Category Christian School Comment
Title 47.2 Is the Grass Always Greener?
Author/s Dan Egeler, Michael W. Allen
Preview A pervasive and damaging message in Western culture is that newer is better. When your vehicle has lost its new-car scent, you’d better upgrade; if your church doesn’t meet your needs, switch to the one across town. This mentality can also affect our view of our children’s education. I’ve invited Michael W. Allen, head of Evansville Christian School, to address that topic here.

In 2010, my wife and I moved back to Evansville, Indiana, after 12 years away. Our new home was great for us as a family with two young boys: four bedrooms, three full bathrooms, a playroom, a bonus room-and all for a great price! After about a year of living there, Kim and I found ourselves rumbling. Gratitude gave way to entitlement. "Isn't this amazing?" became "I wish we had _____________." "We have four bedrooms!" faded into "Our master bedroom is too small."

In 2013, we moved into what Kim described as her dream home: a really old house with a lot of character (built in 1827, it's the oldest wood-framed home in Evansville!). Lo and behold, after two years of living there we saw pictures of a different, newly renovated old home, and they became the seed for dissatisfaction with our "dream" home. This is what convinced me that one of the most common phrases of all time is also one of greatest lies: the grass is not always greener on the other side.

When families enroll their children in a Christian school, it is much more of a commitment than a decision. The commitment comes with financial obligations. It comes with expectations that things will be better or that the school will fix something. When, inevitably, something challenges the original vision of a perfect union between education, family, and Jesus, all those obligations and expectations get reevaluated. The ensuing conversations go something like this:

  • "I bet if our kids were at a different school, I wouldn't be dealing with this!"
  • "Our kids could get a lot more opportunities for athletics at a bigger school, and I wouldn't be paying tuition!"
  • "My kids need more 'real world' experiences, and they could get that if they weren't in a Christian school."

These conversations can frustrate families and strain relationships. But would a new school really fix the problems? I have found that "new" rarely provides any real solution, no matter the context. How, then, does a family keep its commitment to Christian education fresh and alive? Perhaps the following guidelines can help give perspective.

Recognize your "grass is greener" mentality. Andy Stanley, in his book Deep and Wide (2012) says, "time in erodes awareness of " (139). The more time an individual spends in or connected to something or someone, the more at risk that individual is of failing to see its value. Again, think marriage. "Time in" and cultural messages like "Life's short.
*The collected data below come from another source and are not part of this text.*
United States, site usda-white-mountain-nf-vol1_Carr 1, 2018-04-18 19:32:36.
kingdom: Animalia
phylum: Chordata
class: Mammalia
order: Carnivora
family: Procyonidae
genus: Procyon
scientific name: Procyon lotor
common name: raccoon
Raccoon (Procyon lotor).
Get a divorce" simply reinforce our flawed belief that new is better. Christian education is no different. Time in can indeed erode awareness of. This mentality thrives in a consumerist, materialistic society such as ours.

Know your family mission. When you can expressly state what your family stands for, making and keeping commitments toward that mission is much easier. For example, one aspect of our family's mission is to be brave and intentional in response to God's Word. For us, that means we want our boys to be trained up not only in the Word of God, but also in viewing the world through the lens of the gospel. We want, as a family, to intentionally respond to God's Word in our hearts, our relationships, and our community. The best way for our boys to experience this core and expressly stated value of our family is to have them in a Bible-based, educationally challenging school. When relationships become challenging or reality does not meet our expectations, we can easily return to our family's core values to gain perspective on our frustration. Finding resolution is more important than cutting ties because we understand our family's mission.

If your grass is struggling, water it! False expectations are hard to manage and easy to be deceived by. Everyone has heard, "The grass is greener on the other side," but few truly understand the following response: "You may think the grass is greener on the other side, but if you take the time to water your own grass, it would be just as green" (author unknown). Instead of looking for how a Christian school isn't meeting every need, what if your family looked for opportunities to plug in and create better opportunities and experiences for others? Is that not the model Jesus designed? Proverbs 27:17 says, "Iron sharpens iron, and one man sharpens another." The apostle Paul wrote in Philippians 1:3-6, "I thank my God in all my remembrance of you ... because of your partnership in the gospel from the first day until now. And I am sure of this, that he who began a good work in you will bring it to completion at the day of Jesus Christ." Paul saw that Christ intended His church to have a lasting, committed partnership which He would bring to fruition. So instead of looking to how others might fulfill our needs, let us look to the Father and ask Him how we might fulfill the needs of others who are right in front of us!

The Allens still live in our "dream" home. It's the kind of dream that needs continual maintenance, and there is always a project happening. But that's the reality of living in a broken world patiently awaiting the return of its Savior. I think we'll stay.

Dan Egeler, EdD
President, ACSI

Stanley, Andy. 2012. Deep and Wide: Creating churches unchurched people love to attend. Michigan: Zondervan.